Two recent reports from expert analysts of the Chicago housing scene shed new light on the impact of the recent troubles affecting the local residential real-estate market. One report shows that renters of high-end apartments are benefiting from the downtown condo glut, while the other indicates that the foreclosure wave is sweeping into Latino neighborhoods after initially hitting African American neighborhoods hardest.
Last week, in its report on the downtown housing market for the third quarter of 2008, Appraisal Research Counselors noted that the number of new condos rented out over the past year equaled about 60 percent of the number of vacant downtown rental apartments. According to the report, luxury apartment buildings—the ones most likely to compete for tenants with new condo buildings—are, on average, 7.2 percent vacant. The report goes on to point out that, if all the renters who went into condos in the past year had taken apartments instead, that percentage would be cut in half.
Ron DeVries, Appraisal Research’s vice president, forecasts that the number of condos rented out in 2009 will exceed total apartment vacancy. The result, he says, will be a “downward pressure on rents downtown.” Condos typically rent for about 10 percent less than comparable apartments, DeVries says, because they offer less in-building maintenance and repair service. (Typically, apartments are also expected to turn a profit, while the owners of rented condos these days may only be hoping to cover the mortgage via the rent.) So if large numbers of less-expensive condos are drawing renters, the obvious competitive response by landlords of big apartment buildings will be to bring down rents. “The person looking to rent a luxury apartment is the winner in this picture,” DeVries says.
The losers in Chicago’s foreclosure crisis are disproportionately people of color, according to a report released Monday by the Woodstock Institute. While the heaviest concentration of foreclosures has been in African American neighborhoods, there has been a sharp spike in foreclosures in Latino neighborhoods. This suggests that, in the future, those neighborhoods “will be the hardest hit,” says Sarah Duda, the Woodstock research and project associate who cowrote the report with Geoff Smith, the institute’s vice president.

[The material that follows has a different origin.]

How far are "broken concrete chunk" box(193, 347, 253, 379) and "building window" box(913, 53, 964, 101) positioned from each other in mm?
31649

While just 8.7 percent of mortgageable real estate in the Chicago area is in neighborhoods with mostly African American populations, 35 percent of all local mortgaged properties that have reverted to lenders are in those neighborhoods, according to the Woodstock report. (Those figures are flip-flopped for mostly white neighborhoods, which have 23.2 percent of the mortgageable property, but only 6.6 percent of the foreclosures.) The number of properties that became bank-owned in Latino areas rose by 464.7 percent between 2005 and 2007, compared to an increase of 231 percent during that time for the general population. And neighborhoods that are primarily Latino have the highest proportion—47.9 percent—of multi-family (rental) housing that has gone back to the banks. That means “a lot of affordable rental housing is being taken off-line,” Duda says.